| Aim |
Extract, verbatim, all lines starting at the one containing "How large is" and ending with the final line of the listing, and no others.

| Material to process |

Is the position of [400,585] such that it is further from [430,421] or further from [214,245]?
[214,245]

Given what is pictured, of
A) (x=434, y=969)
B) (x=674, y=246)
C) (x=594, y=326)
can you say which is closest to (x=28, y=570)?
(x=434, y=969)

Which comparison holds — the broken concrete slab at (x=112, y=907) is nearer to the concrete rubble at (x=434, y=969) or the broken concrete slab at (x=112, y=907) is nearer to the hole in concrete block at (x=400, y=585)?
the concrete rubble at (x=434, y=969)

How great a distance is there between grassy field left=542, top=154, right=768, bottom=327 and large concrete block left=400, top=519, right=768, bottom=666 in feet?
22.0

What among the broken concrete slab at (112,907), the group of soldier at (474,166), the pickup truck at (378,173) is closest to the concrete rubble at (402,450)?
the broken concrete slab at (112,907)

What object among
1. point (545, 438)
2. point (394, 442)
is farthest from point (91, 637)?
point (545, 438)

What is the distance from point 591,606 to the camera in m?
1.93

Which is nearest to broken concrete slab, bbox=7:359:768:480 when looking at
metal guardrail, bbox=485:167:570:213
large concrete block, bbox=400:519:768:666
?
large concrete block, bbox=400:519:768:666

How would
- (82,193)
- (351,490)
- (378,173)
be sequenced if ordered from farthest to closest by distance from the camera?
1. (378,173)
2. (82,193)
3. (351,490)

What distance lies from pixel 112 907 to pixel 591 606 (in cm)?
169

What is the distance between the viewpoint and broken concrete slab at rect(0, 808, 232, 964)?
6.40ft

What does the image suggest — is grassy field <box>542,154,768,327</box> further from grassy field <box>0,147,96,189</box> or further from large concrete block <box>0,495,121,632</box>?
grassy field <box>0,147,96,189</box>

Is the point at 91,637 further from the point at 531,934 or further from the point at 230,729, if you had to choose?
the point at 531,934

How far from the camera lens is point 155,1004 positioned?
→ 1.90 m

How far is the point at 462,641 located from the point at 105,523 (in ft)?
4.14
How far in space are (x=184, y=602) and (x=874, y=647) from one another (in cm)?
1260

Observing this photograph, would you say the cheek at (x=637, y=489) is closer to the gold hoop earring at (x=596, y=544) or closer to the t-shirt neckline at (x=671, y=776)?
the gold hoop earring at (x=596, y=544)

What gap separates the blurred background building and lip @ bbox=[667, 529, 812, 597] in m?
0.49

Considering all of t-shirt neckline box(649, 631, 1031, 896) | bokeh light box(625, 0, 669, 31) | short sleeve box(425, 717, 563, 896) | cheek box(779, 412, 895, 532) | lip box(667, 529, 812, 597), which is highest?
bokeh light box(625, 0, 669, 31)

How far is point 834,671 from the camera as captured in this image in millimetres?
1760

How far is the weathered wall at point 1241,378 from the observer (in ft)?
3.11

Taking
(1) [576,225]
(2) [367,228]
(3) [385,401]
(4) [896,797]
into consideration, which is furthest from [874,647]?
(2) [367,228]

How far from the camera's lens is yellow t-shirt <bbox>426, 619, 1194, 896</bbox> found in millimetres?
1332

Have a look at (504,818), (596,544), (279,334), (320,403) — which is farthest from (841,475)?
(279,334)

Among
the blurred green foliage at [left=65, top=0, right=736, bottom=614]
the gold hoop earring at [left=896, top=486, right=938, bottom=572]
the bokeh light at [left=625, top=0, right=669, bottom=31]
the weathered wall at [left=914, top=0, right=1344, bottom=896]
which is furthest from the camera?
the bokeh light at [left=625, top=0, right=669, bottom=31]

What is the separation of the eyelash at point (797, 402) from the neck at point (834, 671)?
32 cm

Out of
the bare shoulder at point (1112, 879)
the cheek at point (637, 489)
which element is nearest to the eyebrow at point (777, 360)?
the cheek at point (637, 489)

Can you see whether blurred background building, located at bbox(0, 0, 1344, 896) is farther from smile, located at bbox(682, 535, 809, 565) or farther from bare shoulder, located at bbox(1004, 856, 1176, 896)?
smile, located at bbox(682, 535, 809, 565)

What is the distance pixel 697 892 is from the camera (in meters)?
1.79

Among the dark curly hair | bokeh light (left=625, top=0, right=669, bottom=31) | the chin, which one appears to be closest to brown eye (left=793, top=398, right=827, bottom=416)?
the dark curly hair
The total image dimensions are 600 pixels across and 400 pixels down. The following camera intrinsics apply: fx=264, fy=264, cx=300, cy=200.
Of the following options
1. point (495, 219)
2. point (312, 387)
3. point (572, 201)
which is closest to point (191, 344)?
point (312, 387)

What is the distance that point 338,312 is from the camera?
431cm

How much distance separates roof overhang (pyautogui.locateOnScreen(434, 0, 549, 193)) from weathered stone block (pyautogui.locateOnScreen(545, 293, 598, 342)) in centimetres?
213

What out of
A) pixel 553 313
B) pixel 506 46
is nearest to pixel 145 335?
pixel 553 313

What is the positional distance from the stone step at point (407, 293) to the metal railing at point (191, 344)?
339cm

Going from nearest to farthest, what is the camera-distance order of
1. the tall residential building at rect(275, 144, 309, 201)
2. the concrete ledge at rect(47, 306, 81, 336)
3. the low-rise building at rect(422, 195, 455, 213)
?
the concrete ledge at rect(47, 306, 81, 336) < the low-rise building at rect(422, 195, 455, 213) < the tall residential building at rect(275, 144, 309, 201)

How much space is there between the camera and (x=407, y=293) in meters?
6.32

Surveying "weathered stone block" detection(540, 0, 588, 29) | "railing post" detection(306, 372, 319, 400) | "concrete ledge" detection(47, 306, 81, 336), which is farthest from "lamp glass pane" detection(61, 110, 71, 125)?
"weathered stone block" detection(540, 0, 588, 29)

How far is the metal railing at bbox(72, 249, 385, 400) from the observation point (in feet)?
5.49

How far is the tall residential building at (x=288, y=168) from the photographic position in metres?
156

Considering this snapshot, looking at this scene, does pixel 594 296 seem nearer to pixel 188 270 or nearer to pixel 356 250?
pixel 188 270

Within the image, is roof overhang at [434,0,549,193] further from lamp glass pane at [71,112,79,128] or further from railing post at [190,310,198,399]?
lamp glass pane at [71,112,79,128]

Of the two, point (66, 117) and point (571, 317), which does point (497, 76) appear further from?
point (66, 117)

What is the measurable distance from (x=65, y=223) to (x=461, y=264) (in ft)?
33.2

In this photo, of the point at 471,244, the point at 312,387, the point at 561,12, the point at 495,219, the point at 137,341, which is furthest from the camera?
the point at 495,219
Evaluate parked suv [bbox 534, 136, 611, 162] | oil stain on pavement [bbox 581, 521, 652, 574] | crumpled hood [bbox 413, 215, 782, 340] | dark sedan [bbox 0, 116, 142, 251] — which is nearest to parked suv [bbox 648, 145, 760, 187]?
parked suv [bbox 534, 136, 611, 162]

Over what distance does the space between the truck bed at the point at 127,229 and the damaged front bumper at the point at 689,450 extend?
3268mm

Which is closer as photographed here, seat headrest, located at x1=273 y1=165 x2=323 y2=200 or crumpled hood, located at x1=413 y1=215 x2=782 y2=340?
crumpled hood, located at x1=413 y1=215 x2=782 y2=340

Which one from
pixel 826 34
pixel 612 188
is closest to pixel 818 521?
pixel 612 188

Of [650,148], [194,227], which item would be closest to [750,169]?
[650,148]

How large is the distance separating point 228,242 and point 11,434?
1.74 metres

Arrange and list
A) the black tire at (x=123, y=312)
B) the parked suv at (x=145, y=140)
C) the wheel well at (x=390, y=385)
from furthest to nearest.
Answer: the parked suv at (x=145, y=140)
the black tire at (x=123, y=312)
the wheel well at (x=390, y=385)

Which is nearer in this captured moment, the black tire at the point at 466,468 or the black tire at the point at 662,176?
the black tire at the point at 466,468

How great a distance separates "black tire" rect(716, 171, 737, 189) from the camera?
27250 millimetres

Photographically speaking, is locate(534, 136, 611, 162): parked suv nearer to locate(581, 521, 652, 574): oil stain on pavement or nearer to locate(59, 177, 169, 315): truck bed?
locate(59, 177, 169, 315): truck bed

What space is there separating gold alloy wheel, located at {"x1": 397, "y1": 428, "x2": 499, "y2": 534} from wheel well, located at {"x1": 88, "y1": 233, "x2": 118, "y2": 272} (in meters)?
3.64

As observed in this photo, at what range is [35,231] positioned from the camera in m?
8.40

| Output for this exercise |
How large is the distance separating point 228,242 and point 11,434?
1.74 metres

Arrange and list
A) the black tire at (x=123, y=312)
B) the parked suv at (x=145, y=140)
C) the wheel well at (x=390, y=385)
from furthest to nearest.
Answer: the parked suv at (x=145, y=140)
the black tire at (x=123, y=312)
the wheel well at (x=390, y=385)

Which is nearer in this captured moment, the black tire at the point at 466,468 or the black tire at the point at 662,176?
the black tire at the point at 466,468

How great a distance separates "black tire" rect(716, 171, 737, 189) from the camera?
27250 millimetres

Photographically speaking, is locate(534, 136, 611, 162): parked suv nearer to locate(581, 521, 652, 574): oil stain on pavement or nearer to locate(59, 177, 169, 315): truck bed?
locate(59, 177, 169, 315): truck bed

What space is there separating gold alloy wheel, located at {"x1": 397, "y1": 428, "x2": 499, "y2": 534} from wheel well, located at {"x1": 88, "y1": 233, "x2": 118, "y2": 272} (in meters)?
3.64

As observed in this photo, at what range is [35,231] positioned from the camera in m?
8.40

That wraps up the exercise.